His company, Rhino Mabati, makes roofing sheets, which have to await orders by clients because every sheet has to be made according to the specification of the customer.

“Whenever you have to customise, you make the customers have a special connection with the product. They own the product more, and form an emotional attachment with it in such a way that they could even be better lifetime customers,” he says.

However, he adds, the distribution model that a business is using also determines the method of production that they will prefer.

“If you are dealing with distributors, you have to make mass productions so that they have the product in stock for the customers that they are serving,” says Muriungi.

“However, when you are dealing directly with the customer, you await their order and ship the goods according to their specifications and needs.”
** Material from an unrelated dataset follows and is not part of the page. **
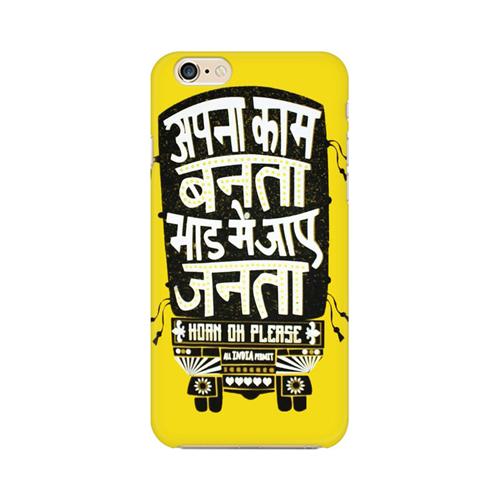 Apna Kaam Banta Bhaad Mai Jaye Janta Apple iPhone 6 Mobile Cover Case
Muriungi states that companies may choose to go for just-in-time production to make sure that every time they are tasked with production, they can be certain that they will be making a sale, thus profit, that will keep the business running.

It is also a cost-efficient method of production. Companies that do so could do away with space they do not need, such as for storage, and consequently cut on overloads.

“It could be disastrous if a company has financial constraints and there is a stock that is yet to be disposed of because there is little demand for goods already manufactured.

“You could produce and then within the time a good number remains in the warehouse, or the shelves, the shilling is still depreciating against the dollar,” he says.

In this case, when the sale eventually happens,  one will have made a smaller than the anticipated profit margin, or even a loss.

Shortage of raw materials, which has hit many sectors during the pandemic, also causes a reduction in production, which could trigger increased demand.

This ramps up the prices of goods and one could feel that all the goods and services that a manufacturer at that point releases will be sold, albeit for the increased prices.

But where the product is not a basic need, many may hold back on spending, anticipating drops in costs of goods.

Changes in tastes and preferences are also likely to change estimates that a manufacturer had made, and where a product has an easy substitute in the market, customers may seek solace there as they await price stabilisation.

In such times, manufacturers opt for just-in-time manufacturing.

Shortage of staff, which slows down production, also leads to a preference for just-in-time manufacturing.

Companies that produce easily perishable goods will also want to produce just what will be consumed immediately to prevent losses due to goods that get damaged easy.

Lower stock holding also means a reduction in storage space which saves rent and insurance costs.